◆ What the exercise asks
For the lines from the one with "Trout Lake - 19lb 3oz" to the end of the listing below, both ends included, give an exact copy and nothing more. Do not copy pictures.

◆ Data block
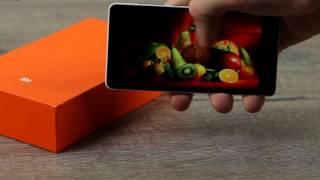видео 16Gb Black  по низкой цене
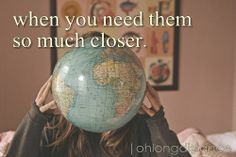 Long Distance Relationship https://www.etsy.com/listing/160279887/long-distance-relationship-valentines?ref=shop_home_feat_1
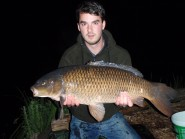 Trout Lake - 19lb 3oz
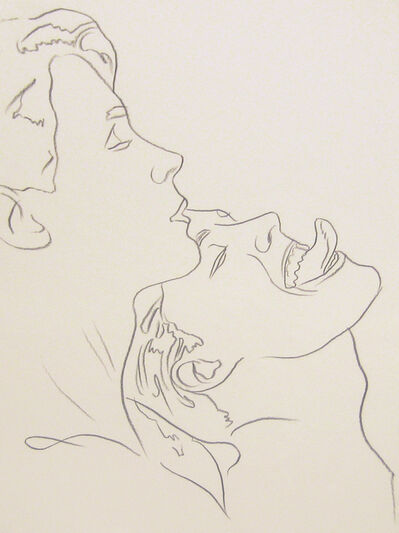 Andy Warhol, 'Querelle', ca. 1982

◆ Written reply
 Trout Lake - 19lb 3oz
 Andy Warhol, 'Querelle', ca. 1982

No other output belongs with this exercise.